[[ Source text, beginning ]]

CoStar Group, a U.S.-based company that provides real-estate data, has also started offering daily prizes in an effort to lure workers back to the office. Anyone who is vaccinated and in the workspace is eligible for the daily prize, which includes a “shiny new Tesla” as well as $10,000 cash prizes and an all-expenses-paid Barbados vacation via private plane.
Cows, chickens and picked fish
Elsewhere, vaccine incentives have taken the form of animals – alive and dead. In the Mae Chaem district of Chiang Mai, in Thailand’s far north, one lucky vaccinated villager will be chosen every week for the rest of the year to take home a young cow valued at around 10,000 baht ($305).
“This is the best gift ever,” 65-year-old Inkham Thongkham told Reuters after winning a one-year-old female cow in the raffle.
In the Indonesian town of Cipanas, where authorities have found it especially difficult to persuade people that the vaccines are safe and halal, every senior who fronts up for a shot is given a live chicken as recompense.

[[ Source text, end ]]

• [What the task asks]:
Write out the passage on vaccine incentives word for word, from "CoStar Group, a" up to and including "via private plane.". The material has no connection to the passage on vaccine incentives.

[[ Entries shown, beginning ]]

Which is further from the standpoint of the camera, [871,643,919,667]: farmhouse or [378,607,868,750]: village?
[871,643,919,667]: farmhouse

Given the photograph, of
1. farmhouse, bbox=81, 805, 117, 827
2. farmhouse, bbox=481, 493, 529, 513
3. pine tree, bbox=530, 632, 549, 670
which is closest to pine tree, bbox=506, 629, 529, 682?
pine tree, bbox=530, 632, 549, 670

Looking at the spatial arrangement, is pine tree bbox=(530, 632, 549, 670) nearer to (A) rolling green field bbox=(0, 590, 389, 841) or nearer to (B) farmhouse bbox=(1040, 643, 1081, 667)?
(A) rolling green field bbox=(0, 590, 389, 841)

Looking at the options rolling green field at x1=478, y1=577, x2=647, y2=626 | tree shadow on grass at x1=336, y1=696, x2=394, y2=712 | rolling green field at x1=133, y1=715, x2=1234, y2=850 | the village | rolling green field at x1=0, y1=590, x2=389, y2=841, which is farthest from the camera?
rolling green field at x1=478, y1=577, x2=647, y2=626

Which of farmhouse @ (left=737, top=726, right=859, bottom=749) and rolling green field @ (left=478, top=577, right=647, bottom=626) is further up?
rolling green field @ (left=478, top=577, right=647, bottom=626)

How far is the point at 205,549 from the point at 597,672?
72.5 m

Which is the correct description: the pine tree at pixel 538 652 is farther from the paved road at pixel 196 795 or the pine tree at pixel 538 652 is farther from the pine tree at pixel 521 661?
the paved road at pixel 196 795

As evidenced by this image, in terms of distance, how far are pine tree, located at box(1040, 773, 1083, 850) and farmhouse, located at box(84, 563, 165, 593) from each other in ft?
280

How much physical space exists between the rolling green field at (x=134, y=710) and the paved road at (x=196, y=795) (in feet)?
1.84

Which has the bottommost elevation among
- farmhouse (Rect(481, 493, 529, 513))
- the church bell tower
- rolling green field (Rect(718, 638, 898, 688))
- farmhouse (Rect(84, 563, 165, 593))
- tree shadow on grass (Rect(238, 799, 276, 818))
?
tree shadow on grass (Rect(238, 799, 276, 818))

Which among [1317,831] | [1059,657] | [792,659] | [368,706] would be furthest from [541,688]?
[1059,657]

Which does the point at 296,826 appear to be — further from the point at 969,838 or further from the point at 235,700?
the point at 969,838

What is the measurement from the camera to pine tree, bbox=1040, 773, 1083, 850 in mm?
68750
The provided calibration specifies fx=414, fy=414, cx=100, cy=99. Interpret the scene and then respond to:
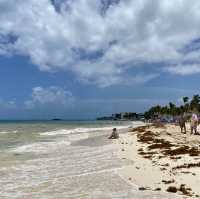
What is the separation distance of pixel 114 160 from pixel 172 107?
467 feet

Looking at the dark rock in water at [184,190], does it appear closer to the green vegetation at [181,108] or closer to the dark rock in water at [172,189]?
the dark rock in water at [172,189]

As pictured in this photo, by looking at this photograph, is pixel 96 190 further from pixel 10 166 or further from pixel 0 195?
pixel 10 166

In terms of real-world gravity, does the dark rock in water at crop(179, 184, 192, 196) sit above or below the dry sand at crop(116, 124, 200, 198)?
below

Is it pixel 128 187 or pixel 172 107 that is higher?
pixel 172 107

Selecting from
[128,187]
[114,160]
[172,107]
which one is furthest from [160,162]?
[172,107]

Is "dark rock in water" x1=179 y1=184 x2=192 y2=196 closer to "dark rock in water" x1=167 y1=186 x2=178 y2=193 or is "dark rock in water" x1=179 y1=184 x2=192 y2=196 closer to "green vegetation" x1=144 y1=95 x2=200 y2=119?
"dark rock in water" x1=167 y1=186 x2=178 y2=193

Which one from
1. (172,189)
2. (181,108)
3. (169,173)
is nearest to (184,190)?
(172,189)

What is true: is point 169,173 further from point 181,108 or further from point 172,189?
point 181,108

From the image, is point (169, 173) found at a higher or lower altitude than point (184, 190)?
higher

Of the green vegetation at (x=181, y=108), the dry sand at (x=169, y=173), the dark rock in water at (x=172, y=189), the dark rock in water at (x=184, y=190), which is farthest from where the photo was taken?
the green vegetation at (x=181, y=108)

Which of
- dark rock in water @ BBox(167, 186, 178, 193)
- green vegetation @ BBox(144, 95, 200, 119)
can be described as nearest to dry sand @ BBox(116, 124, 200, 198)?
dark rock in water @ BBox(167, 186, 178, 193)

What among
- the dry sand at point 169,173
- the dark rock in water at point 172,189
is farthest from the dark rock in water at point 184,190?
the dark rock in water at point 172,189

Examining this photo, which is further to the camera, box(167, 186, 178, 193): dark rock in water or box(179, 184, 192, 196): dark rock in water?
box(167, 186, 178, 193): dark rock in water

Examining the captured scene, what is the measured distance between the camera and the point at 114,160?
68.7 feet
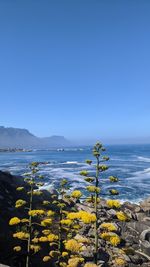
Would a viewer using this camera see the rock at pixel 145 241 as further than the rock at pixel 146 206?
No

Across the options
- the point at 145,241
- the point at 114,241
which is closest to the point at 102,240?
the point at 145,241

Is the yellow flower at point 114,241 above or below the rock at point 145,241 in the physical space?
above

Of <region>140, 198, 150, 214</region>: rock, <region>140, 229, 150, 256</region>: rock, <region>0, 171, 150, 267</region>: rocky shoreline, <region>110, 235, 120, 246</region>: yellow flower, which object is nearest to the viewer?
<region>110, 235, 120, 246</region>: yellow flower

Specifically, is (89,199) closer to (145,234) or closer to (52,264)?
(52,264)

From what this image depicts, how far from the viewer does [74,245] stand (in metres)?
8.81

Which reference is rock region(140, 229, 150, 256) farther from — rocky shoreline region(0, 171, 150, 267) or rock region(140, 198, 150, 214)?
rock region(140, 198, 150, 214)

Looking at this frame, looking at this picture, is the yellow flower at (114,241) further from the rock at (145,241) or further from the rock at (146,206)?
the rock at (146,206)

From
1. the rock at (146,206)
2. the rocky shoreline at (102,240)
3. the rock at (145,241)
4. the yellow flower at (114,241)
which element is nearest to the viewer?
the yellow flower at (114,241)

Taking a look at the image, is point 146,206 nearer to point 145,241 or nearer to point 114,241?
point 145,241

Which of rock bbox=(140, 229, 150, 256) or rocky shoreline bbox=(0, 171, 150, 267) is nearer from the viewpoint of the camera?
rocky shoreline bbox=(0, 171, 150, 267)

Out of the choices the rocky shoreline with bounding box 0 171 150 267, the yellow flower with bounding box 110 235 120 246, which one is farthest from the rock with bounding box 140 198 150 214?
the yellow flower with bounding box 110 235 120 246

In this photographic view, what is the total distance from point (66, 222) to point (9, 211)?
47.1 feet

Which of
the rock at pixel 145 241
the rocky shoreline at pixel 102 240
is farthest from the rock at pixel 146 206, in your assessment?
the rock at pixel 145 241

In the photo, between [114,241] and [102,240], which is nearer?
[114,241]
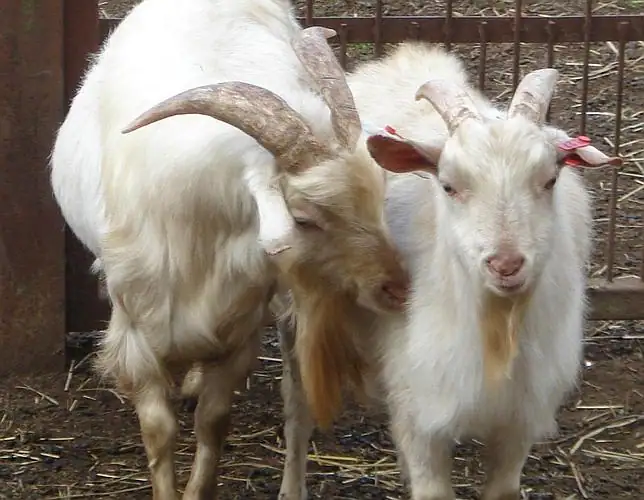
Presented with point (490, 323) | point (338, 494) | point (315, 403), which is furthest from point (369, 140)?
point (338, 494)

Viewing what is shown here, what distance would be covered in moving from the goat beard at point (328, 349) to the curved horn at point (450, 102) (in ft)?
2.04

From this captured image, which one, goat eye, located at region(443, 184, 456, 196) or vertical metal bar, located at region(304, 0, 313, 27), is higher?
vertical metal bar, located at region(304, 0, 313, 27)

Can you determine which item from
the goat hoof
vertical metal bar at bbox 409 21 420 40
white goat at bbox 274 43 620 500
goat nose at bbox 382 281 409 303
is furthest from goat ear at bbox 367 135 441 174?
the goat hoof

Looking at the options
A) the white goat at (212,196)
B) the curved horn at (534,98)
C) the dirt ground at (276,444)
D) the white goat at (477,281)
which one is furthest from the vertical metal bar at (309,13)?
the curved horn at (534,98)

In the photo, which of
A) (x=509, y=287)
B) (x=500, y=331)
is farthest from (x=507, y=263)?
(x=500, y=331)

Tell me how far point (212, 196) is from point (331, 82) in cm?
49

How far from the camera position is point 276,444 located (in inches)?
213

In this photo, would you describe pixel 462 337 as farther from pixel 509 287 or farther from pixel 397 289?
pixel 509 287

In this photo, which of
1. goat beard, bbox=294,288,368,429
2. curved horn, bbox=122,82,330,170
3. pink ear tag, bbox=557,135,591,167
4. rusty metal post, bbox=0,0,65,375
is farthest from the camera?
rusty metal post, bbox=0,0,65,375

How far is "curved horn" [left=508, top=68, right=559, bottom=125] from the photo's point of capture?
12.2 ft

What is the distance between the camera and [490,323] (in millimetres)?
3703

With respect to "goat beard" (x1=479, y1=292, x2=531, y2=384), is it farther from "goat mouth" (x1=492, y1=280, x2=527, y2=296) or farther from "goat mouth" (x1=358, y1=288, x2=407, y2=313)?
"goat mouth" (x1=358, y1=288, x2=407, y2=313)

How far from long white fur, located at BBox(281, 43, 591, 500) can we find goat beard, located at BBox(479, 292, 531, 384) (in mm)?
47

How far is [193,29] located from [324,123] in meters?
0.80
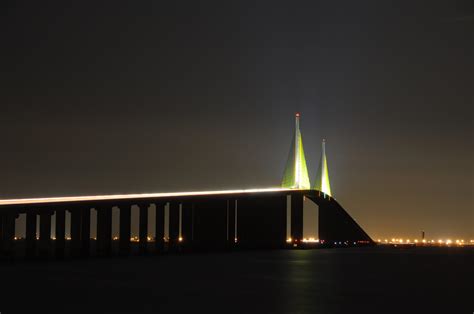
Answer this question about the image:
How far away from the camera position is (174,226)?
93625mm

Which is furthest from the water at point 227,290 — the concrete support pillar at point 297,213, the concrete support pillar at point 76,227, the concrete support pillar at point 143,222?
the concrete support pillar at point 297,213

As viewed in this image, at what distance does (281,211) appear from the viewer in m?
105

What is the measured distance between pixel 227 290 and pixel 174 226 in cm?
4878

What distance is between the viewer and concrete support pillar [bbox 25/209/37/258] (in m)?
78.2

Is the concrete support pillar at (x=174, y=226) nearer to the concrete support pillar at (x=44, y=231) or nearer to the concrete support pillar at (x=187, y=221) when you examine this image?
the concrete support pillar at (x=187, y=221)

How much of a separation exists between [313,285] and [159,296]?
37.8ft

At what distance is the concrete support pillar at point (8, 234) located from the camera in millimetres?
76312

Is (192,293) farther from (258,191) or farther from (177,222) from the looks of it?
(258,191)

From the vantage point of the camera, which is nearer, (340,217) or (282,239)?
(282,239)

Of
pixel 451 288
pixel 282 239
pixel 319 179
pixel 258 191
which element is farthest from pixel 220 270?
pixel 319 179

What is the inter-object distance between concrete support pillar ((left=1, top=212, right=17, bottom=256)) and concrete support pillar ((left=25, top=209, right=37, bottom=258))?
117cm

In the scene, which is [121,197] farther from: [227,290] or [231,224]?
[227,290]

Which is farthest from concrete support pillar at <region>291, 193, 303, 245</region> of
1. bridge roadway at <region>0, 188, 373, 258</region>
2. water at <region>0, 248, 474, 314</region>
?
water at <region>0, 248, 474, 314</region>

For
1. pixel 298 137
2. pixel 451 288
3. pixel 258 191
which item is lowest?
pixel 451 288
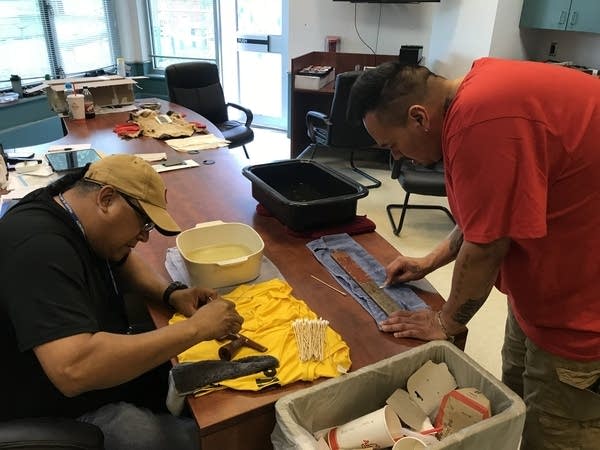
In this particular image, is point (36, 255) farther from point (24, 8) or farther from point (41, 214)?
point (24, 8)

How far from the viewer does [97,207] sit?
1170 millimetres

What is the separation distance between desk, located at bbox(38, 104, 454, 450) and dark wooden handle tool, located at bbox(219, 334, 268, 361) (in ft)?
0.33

[[ Entries shown, end ]]
[[ Entries shown, beginning ]]

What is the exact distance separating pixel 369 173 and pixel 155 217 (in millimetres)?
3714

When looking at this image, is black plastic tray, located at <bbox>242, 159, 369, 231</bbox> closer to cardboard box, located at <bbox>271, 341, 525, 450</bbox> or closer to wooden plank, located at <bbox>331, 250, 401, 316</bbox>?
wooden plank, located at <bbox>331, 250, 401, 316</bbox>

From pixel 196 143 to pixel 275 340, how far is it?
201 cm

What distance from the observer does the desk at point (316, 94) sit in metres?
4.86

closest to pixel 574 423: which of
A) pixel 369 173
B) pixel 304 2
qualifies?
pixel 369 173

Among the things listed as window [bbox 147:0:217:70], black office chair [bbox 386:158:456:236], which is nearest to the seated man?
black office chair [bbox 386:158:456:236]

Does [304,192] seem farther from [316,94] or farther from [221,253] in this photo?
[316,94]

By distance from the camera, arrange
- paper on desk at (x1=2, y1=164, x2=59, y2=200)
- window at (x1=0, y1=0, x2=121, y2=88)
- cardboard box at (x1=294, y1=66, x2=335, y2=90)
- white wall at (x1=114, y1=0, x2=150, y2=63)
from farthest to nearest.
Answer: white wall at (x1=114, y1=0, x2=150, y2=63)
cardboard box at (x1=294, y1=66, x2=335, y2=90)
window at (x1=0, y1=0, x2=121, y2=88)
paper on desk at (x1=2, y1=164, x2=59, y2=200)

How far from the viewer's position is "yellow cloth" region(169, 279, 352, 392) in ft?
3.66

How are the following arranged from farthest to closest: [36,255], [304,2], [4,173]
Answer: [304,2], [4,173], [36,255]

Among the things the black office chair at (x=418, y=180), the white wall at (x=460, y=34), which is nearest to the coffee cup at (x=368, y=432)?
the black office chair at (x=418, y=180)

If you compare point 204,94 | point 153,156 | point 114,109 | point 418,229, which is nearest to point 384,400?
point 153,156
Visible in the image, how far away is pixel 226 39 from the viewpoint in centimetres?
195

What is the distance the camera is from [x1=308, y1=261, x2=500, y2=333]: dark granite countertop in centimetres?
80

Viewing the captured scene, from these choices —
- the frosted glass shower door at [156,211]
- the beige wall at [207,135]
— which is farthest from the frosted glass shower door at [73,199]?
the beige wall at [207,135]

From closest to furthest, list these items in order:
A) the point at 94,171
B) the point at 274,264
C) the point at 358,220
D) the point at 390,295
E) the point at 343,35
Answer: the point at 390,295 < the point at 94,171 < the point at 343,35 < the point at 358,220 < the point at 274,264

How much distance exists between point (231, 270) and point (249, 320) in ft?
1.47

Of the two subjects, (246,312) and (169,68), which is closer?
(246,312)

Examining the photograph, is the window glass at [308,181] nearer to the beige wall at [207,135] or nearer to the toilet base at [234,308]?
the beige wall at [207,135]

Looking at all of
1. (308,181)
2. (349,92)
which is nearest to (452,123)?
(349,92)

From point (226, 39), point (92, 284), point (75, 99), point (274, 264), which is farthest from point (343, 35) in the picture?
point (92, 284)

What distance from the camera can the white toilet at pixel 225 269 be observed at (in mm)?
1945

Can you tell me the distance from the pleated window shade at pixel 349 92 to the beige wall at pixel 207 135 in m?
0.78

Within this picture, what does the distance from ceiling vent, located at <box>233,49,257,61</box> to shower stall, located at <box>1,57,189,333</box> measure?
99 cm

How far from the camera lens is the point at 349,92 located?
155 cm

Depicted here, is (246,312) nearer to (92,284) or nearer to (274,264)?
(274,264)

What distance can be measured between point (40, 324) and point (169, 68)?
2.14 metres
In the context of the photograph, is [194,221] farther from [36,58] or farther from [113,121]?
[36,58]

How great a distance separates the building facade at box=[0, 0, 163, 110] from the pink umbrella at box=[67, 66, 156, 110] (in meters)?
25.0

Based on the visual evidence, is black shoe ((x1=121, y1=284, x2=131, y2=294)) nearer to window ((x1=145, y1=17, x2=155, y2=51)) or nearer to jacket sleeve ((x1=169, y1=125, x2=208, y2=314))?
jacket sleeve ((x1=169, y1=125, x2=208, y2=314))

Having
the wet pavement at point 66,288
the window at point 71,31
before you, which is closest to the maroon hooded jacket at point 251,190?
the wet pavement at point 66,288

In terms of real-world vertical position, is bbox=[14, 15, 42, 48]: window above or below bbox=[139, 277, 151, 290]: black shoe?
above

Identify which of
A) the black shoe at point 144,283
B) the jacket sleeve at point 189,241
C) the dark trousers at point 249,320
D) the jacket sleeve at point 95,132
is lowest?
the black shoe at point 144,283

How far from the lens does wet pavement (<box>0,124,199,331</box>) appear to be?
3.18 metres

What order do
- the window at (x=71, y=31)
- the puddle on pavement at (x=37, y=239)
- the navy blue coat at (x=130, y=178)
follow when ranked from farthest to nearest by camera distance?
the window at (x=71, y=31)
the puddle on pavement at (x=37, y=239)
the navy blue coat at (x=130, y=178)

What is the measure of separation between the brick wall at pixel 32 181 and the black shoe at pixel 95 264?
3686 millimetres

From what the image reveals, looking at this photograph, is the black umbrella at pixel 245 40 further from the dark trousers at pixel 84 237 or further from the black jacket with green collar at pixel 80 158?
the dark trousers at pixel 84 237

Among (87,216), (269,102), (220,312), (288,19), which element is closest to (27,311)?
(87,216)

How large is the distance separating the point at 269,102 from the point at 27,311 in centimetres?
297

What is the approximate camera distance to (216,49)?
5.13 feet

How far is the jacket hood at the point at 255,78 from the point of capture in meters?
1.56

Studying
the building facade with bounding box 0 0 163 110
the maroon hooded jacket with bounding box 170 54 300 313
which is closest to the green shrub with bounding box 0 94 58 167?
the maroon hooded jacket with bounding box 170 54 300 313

[[ Entries shown, end ]]

• [Output of the exercise]:
CoStar Group, a U.S.-based company that provides real-estate data, has also started offering daily prizes in an effort to lure workers back to the office. Anyone who is vaccinated and in the workspace is eligible for the daily prize, which includes a “shiny new Tesla” as well as $10,000 cash prizes and an all-expenses-paid Barbados vacation via private plane.